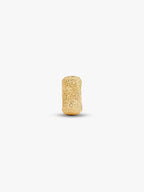 Mini Clip effetto diamantato Esclusiva lega metallica rifinita in Oro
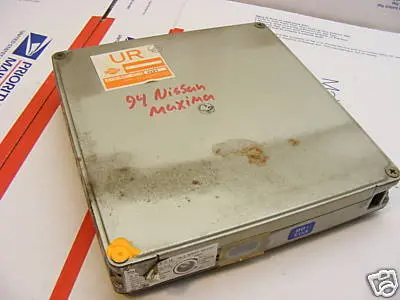 1994 Nissan Maxima Engine Computer Ur Ecu A18 B61 Ed3 1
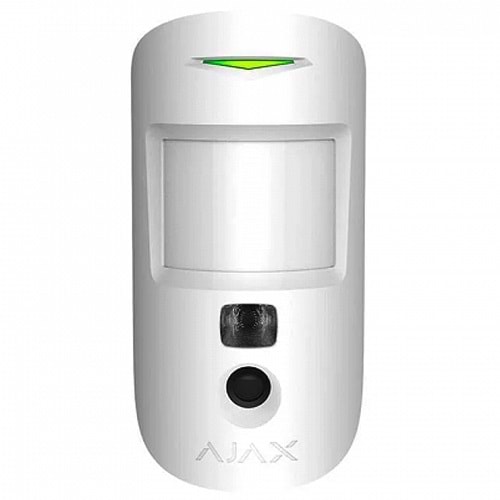 AJAX 10309 MOTIONCAM KAMERALI KABLOSUZ PIR DEDEKTÖR (BEYAZ)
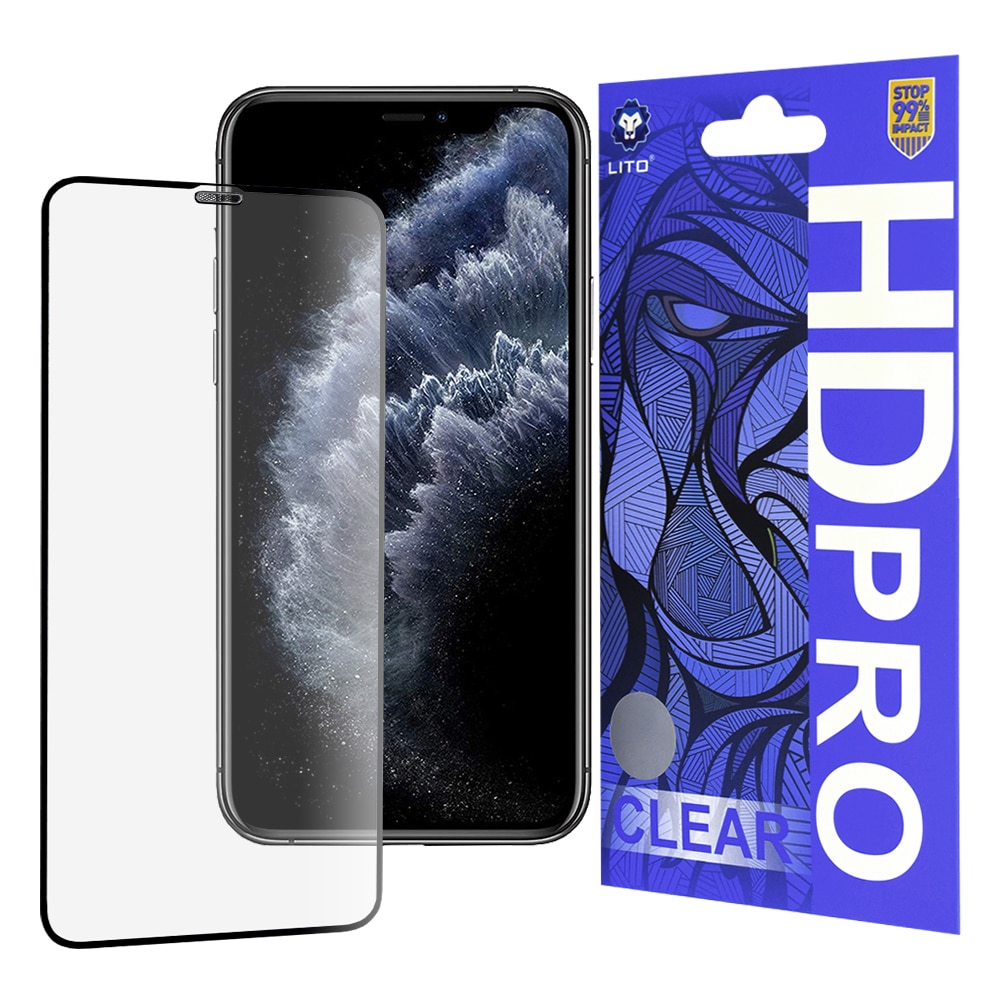 Φωτογραφία προϊόντος: Tempered Glass iPhone XS Max / iPhone 11 Pro Max Lito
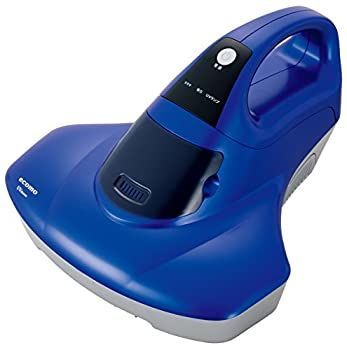 非常に良い ツカモトエイム ecomo ふとん用UVクリーナー ロベリアブルー AIM-UC02-BL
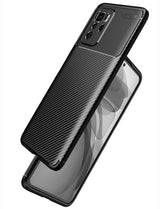 Xiaomi Poco X3 GT Kılıf Zore Negro Silikon Kapak Kahverengi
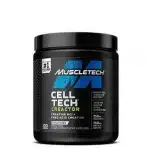 کراتین سل تک کرکتور ماسل تک 240گرم (MuscleTech Cell-Tech Creactor)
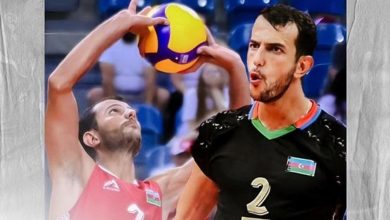 Azerbaycanlı voleybolcunun durumu kritik olarak Bakü'ye getirildi, ameliyat edildi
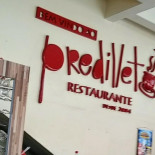 Restaurante Predilleto Logo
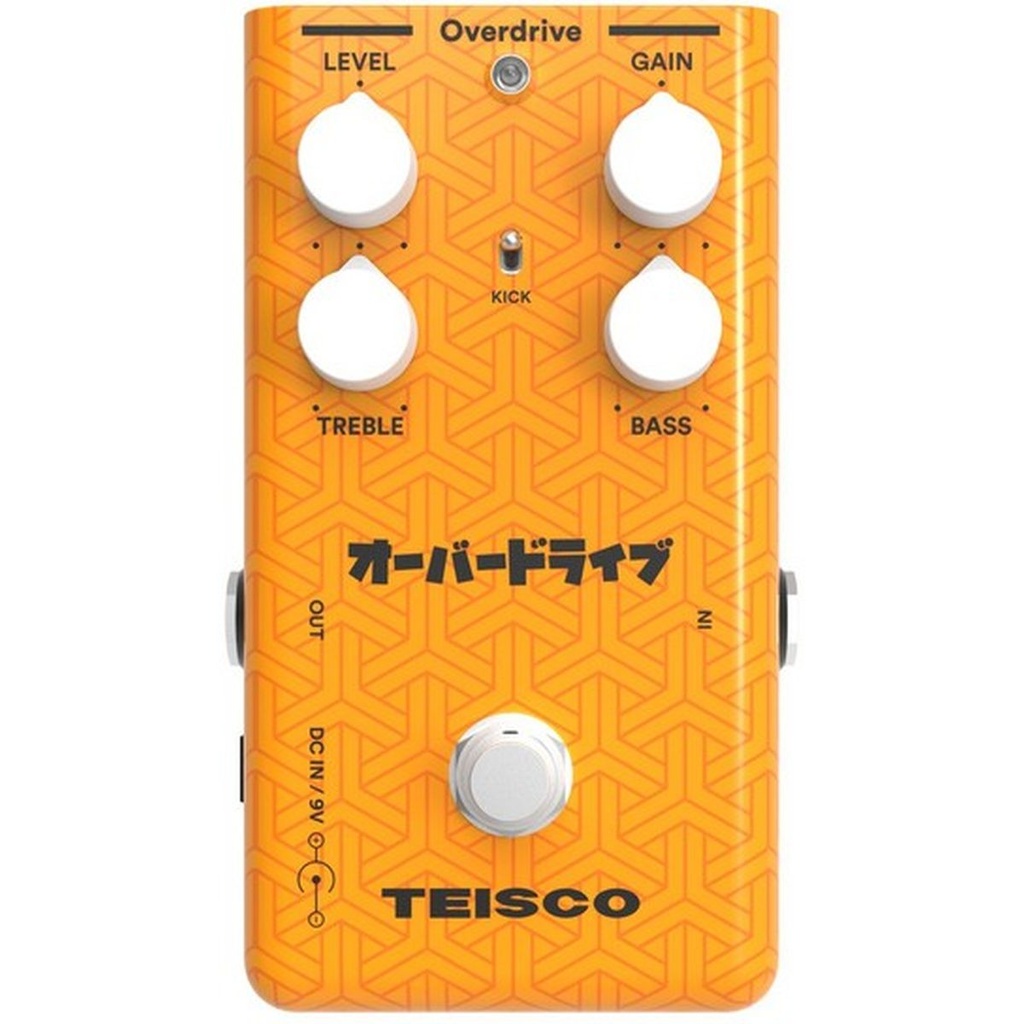 Teisco Overdrive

------------------------------------------------------------

- Work task:
Please copy all ten entries above word for word, keeping only their text and leaving out the pictures.

- Task answer:
 Mini Clip effetto diamantato Esclusiva lega metallica rifinita in Oro
 1994 Nissan Maxima Engine Computer Ur Ecu A18 B61 Ed3 1
 AJAX 10309 MOTIONCAM KAMERALI KABLOSUZ PIR DEDEKTÖR (BEYAZ)
 Φωτογραφία προϊόντος: Tempered Glass iPhone XS Max / iPhone 11 Pro Max Lito
 非常に良い ツカモトエイム ecomo ふとん用UVクリーナー ロベリアブルー AIM-UC02-BL
 Xiaomi Poco X3 GT Kılıf Zore Negro Silikon Kapak Kahverengi
 کراتین سل تک کرکتور ماسل تک 240گرم (MuscleTech Cell-Tech Creactor)
 Azerbaycanlı voleybolcunun durumu kritik olarak Bakü'ye getirildi, ameliyat edildi
 Restaurante Predilleto Logo
 Teisco Overdrive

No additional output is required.